Wolfinger does an excellent job navigating and sometimes defying the prejudices of both the viewer and the townspeople — Cape coach Aaron Filieo, who seems like an unrepentant douchebag until we learn more about his efforts to support a growing family on a teacher's salary, is one of a few unlikely case studies — and as the football season approaches its end, The Rivals' final half-hour becomes genuinely surprising and suspenseful. (The narrative crux of the film is a post-game handshake.) The film will air on cable's Smithsonian Channel in 2010.


Reporter

Eric Daniel Metzgar confirms his status as the most unique and talented young documentarian in America (he also directed The Chances of the World Changing and Life. Support. Music.) with his latest and best film. In Reporter, Metzgar follows the New York Times's Pulitzer Prize-winning columnist Nicholas Kristof through the war zones and humanitarian crises of Afghanistan, Sudan, and Congo. The result is as beautiful and unsettling as it is philosophically rigorous: Metzgar is deeply aware that making a 90-minute film about the world's most depressed areas cannot capture the breadth of these people's suffering, but in acknowledging that dilemma, he intelligently transcends the medium's limitations.

Spatial reasoning rows:
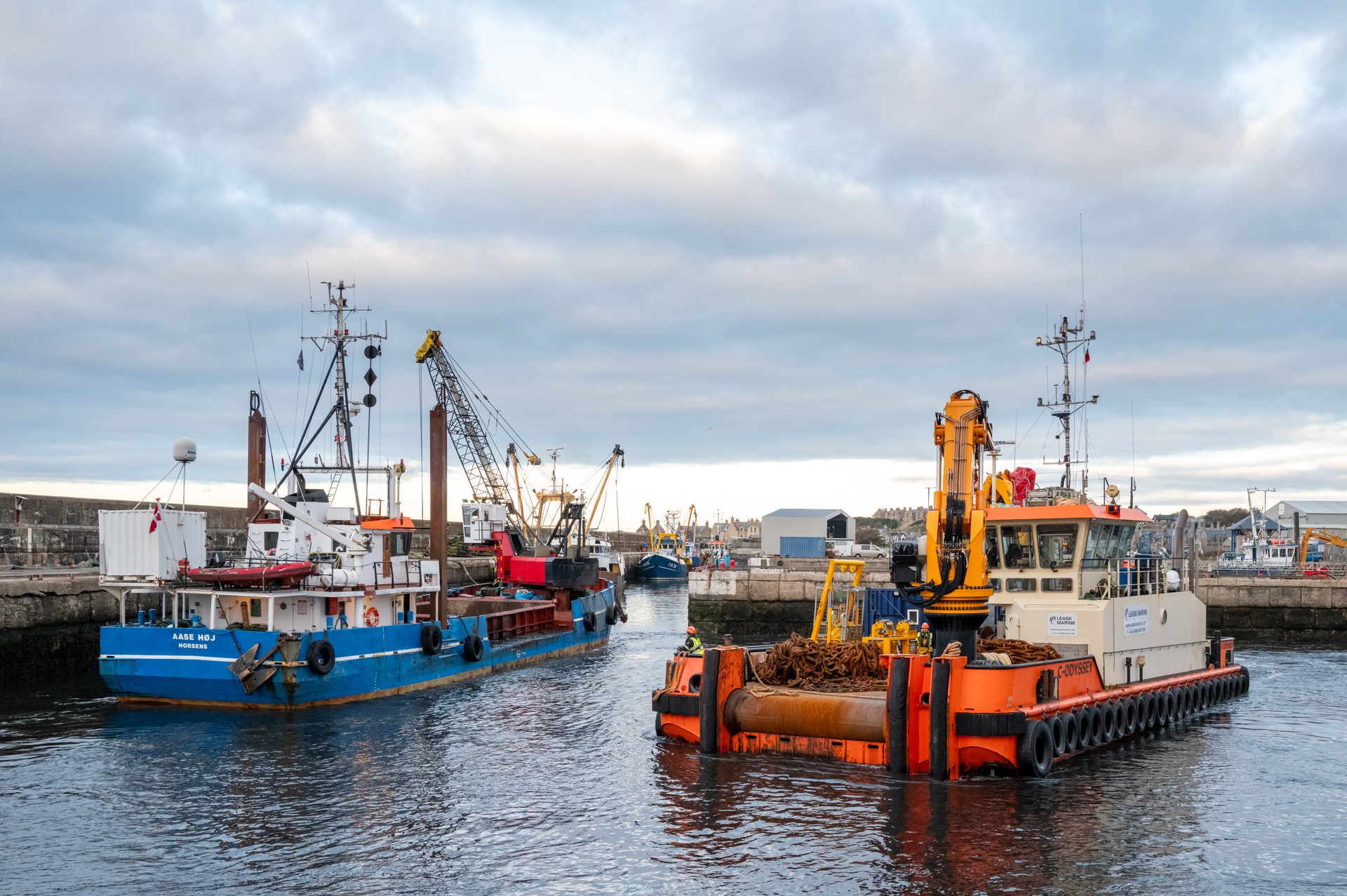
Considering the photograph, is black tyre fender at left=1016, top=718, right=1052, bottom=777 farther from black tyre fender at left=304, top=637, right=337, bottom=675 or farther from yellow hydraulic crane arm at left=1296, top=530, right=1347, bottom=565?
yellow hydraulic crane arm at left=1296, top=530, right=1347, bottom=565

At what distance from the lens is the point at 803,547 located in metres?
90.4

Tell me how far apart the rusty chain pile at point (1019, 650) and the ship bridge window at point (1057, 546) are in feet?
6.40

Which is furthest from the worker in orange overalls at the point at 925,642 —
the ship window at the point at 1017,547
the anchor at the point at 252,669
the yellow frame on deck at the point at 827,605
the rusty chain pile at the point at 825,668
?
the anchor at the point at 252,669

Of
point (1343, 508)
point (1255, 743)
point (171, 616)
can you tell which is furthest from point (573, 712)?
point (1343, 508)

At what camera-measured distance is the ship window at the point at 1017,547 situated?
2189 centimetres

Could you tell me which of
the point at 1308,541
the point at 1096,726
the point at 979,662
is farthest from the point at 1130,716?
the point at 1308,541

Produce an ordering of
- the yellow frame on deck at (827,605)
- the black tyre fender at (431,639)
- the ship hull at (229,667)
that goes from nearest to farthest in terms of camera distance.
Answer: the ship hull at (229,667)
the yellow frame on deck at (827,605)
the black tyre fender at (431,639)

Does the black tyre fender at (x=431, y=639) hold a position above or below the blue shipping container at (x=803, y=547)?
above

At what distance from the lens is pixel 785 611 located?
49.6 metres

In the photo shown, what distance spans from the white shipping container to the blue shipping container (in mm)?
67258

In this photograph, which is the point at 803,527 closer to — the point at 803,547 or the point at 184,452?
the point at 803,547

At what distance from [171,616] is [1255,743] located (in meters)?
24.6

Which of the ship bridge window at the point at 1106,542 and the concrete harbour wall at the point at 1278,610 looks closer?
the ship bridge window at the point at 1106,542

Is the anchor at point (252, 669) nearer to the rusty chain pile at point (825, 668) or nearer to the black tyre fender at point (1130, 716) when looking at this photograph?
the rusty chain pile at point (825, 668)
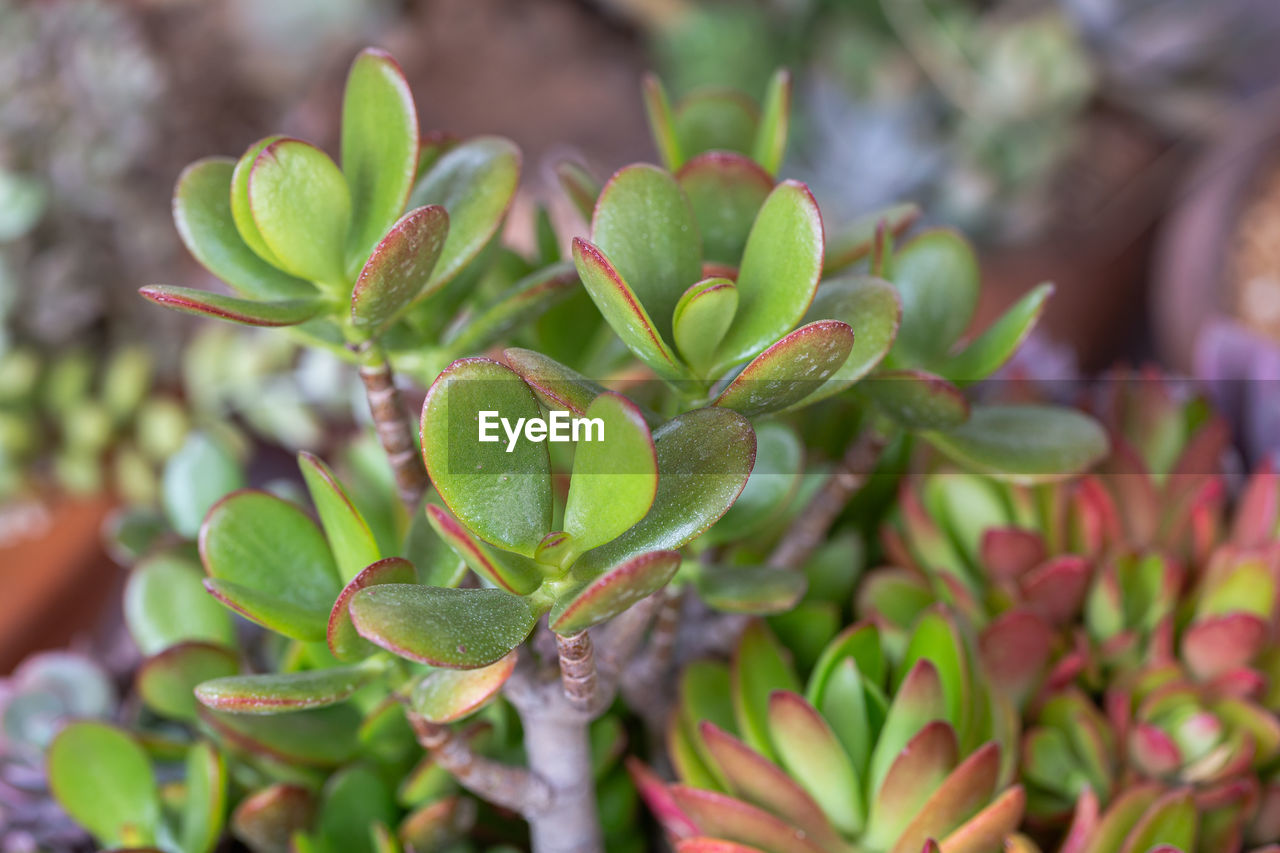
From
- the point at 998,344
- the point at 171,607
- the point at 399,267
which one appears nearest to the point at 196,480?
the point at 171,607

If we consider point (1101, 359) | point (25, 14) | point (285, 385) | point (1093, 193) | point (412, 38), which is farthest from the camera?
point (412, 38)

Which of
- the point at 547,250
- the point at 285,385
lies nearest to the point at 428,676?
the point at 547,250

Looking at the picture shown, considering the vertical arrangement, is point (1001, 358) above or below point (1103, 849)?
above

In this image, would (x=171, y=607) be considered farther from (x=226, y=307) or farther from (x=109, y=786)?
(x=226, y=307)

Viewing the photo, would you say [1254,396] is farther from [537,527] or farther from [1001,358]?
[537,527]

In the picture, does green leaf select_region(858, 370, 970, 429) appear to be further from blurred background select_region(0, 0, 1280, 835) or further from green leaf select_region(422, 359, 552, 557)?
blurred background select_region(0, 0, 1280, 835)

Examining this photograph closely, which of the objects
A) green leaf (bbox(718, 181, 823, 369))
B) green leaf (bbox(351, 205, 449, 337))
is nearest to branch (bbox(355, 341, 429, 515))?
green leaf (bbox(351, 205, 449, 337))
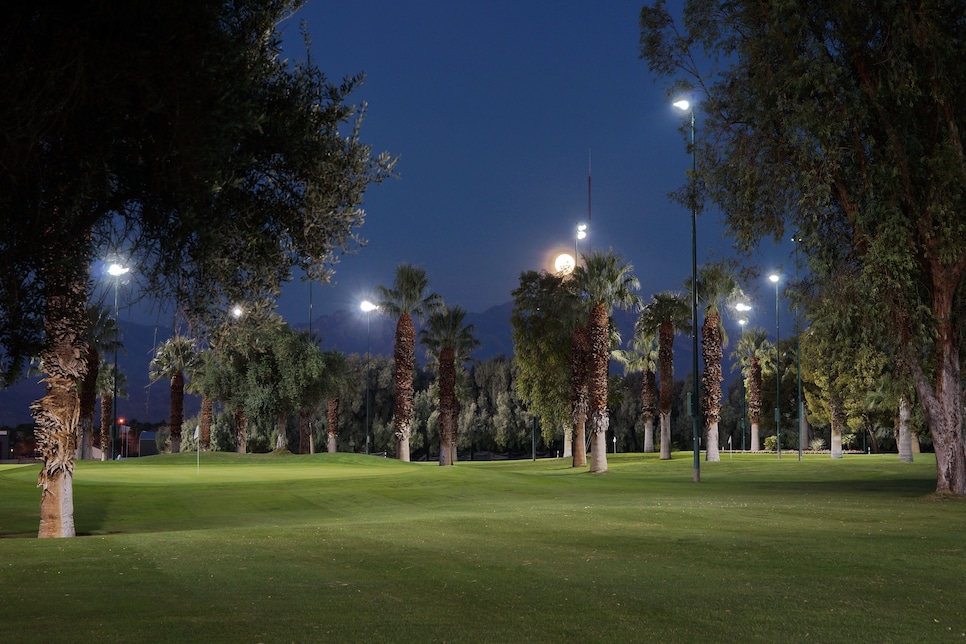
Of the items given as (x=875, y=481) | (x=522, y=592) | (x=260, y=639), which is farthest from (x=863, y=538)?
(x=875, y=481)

### WRITTEN INSTRUCTION
According to the documentary reviews, which three countries does Metzgar follow Nicholas Kristof through in Reporter?

### RESULT BELOW
Afghanistan, Sudan, and Congo.